Ray E. Wells

Ray E. Wells
U.S. Geological Survey, Portland

2017 GSA Geologic Mapping Award in Honor of Florence Bascom

Presented to Ray E. Wells

Citation by Richard J. Blakely

Ray Wells’ seminal contributions to our knowledge of Cascadia tectonics and earthquake hazards, based largely on his own meticulous geologic mapping, epitomize the spirit behind the prestigious Bascom Award for Geologic Mapping. Ray’s geologic maps reach beyond the lines and colors on paper or computer screen; rather they extend to the underlying tectonic and geologic processes reflected in surface geology. His maps are quantitative tools for understanding crustal structure, block rotations, basin evolution, and earthquake hazards. Ray entered the tectonic arena more than three decades ago through study of continental accretion and crustal blocks in the Coast Ranges of Washington. Over many years with the USGS, Ray has combined his own careful geologic mapping with paleomagnetic and other geophysical data to define our modern view of microplates of the Pacific Northwest, illuminate geologic controls on megathrust earthquakes, and provide a conceptual framework for active deformation along the Cascadia subduction margin.

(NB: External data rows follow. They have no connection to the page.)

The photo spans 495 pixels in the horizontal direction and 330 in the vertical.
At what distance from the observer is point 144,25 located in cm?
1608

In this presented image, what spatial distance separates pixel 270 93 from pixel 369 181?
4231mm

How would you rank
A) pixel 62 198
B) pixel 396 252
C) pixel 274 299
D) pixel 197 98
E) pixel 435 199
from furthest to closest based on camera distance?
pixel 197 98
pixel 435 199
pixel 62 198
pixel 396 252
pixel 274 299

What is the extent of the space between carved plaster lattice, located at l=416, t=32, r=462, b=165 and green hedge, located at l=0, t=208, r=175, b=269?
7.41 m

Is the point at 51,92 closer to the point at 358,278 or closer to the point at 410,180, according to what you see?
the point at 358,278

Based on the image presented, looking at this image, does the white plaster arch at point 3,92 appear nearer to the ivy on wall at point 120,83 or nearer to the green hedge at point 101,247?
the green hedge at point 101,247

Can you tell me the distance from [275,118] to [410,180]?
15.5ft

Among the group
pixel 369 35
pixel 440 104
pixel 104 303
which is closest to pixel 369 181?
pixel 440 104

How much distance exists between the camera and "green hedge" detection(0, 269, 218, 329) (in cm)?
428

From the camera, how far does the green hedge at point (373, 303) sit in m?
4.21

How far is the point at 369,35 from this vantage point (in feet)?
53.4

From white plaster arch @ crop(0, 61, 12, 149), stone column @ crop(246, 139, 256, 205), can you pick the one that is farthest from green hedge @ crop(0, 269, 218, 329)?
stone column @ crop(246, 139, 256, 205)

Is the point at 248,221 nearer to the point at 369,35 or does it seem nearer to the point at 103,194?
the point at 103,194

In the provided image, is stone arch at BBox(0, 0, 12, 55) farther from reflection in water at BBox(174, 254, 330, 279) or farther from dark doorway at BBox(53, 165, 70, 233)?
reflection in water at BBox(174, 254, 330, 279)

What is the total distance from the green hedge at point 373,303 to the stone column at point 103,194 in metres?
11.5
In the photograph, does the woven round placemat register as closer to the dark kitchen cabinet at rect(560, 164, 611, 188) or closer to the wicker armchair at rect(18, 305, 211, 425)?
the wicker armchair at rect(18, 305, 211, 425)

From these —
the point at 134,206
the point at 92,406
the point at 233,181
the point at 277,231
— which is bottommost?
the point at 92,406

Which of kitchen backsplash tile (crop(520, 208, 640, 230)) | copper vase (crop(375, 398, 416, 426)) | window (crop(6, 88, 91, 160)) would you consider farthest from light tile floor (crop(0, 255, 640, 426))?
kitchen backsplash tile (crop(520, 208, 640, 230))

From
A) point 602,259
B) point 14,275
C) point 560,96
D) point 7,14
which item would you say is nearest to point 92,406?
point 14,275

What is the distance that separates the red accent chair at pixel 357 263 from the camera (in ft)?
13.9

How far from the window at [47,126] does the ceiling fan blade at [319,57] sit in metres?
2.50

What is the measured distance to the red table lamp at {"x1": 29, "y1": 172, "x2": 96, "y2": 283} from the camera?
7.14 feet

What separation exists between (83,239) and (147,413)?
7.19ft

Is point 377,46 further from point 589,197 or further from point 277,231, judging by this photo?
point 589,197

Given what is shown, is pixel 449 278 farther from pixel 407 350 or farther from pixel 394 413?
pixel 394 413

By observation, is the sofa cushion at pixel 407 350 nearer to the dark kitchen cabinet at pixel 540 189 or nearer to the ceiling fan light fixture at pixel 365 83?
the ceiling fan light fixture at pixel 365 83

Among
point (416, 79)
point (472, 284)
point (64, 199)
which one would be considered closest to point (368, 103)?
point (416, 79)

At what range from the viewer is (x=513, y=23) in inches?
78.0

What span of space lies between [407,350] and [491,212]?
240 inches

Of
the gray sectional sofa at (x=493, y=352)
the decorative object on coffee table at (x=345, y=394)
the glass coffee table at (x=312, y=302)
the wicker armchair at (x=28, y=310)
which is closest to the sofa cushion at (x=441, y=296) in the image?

2017 GSA Geologic Mapping Award in Honor of Florence Bascom — Response by Ray E. Wells

I’m honored to receive the Geologic Mapping Award in honor of Florence Bascom, professor at Bryn Mawr and the first woman hired by the U.S. Geological Survey. My geologic mapping has been a lifelong conversation with the earth, and through it all, my wife Sally has been an enthusiastic supporter and companion. I had excellent tutors: Lauren Wright, Duff Gold, and Barry Voight at Penn State; Brian Baker at the University of Oregon; and Parke Snavely Jr, at the USGS. My colleagues at the USGS have been a constant source of inspiration. The National Cooperative Geologic Mapping and Earthquake Hazards Programs nurtured cooperative ventures with state surveys, and they have been critical to our success. Motivated by Northwest earthquake hazards, our Cascadia convergent margin project experimented early with digital geology and its link to geophysics. Acquisition of lidar and aeromagnetic data, initially through the efforts of Craig Weaver, Rick Blakely, Ralph Haugerud, and Sam Johnson, revealed landscapes and structures beneath the forested Pacific slope. Our mapping, linked to active surface processes and the geophysical data, helped define the structure and motion of forearc crustal blocks. The digital revolution has made geologic maps much more widely accessible and useful. I thank GSA for this award and for recognizing the value of geologic mapping in solving earth science problems.